Exactly. But there’s more, so much more, that could be said about this. A reader named Nella pointed out:

I’m confused by Ms. Nubel’s strategy to stop having sex with Republicans. I thought abstaining from sex is impossible and that it is widely known that no matter what the risks, people would have sex anyway.

That’s the first thing that jumped out to me about the Slate piece as well. So ... it is possible for people to make principled choices about the circumstances under which they’ll have sex? And if it’s important to avoid negative consequences from sexual behavior, it might be best to abstain altogether? These are great points! I hope that Nubel and her readers keep exploring these ideas.

But the most interesting part of it was the emphasis on the sexual behavior of women. Nubel sounds the battle cry, “Ladies, it’s time for a sex strike!” (emphasis mine), and then proceeds to list examples of women effecting change in society through thoughtful abstinence. And thus she reveals her understanding of something that everyone knows but nobody wants to admit: Women hold all the cards when it comes to sex. As a gender, men want sex more than women do, and they are willing to go to great lengths to get it. They’ll change their behavior. They’ll reconsider their ideas. Granted, men aren’t mindless animals who will do anything for sex (well, not most of them, anyway), but the fewer opportunities there are in the culture for intimacy with women, the more willing men are to meet women’s conditions for it.

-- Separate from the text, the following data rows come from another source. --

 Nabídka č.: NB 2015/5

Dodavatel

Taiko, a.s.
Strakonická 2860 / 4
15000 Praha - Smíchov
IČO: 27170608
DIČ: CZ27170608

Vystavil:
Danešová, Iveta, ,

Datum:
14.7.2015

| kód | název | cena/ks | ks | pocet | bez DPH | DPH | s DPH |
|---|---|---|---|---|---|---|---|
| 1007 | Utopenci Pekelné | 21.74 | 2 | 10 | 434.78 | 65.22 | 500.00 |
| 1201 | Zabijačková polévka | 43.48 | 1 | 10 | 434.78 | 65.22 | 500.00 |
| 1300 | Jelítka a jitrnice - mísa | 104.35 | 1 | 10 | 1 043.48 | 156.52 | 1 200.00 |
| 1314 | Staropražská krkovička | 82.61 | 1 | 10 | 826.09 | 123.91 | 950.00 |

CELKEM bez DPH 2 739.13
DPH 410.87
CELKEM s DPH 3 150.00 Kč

The Sex and the City-inspired ideas of women finding empowerment and enjoyment by sleeping around are as silly as they are unrealistic, and take away a tremendous source of power for women. As Nubel skilfully points out, from time immemorial women have been able to have a tremendous impact on society through the parameters they put on their willingness to engage in sexual behavior with men. All the culture of female promiscuity does is harm women (case in point: those STD-testing services Nubel is so worried about losing), and give them less control over the world around them.

In a backward way, the Slate piece is actually an illustration of an important point that Archbishop Fulton Sheen once made. He said:

To a great extent the level of any civilization is the level of its womanhood. When a man loves a woman, he has to become worthy of her. The higher her virtue, the more noble her character, the more devoted she is to truth, justice, goodness, the more a man has to aspire to be worthy of her. The history of civilization could actually be written in terms of the level of its women.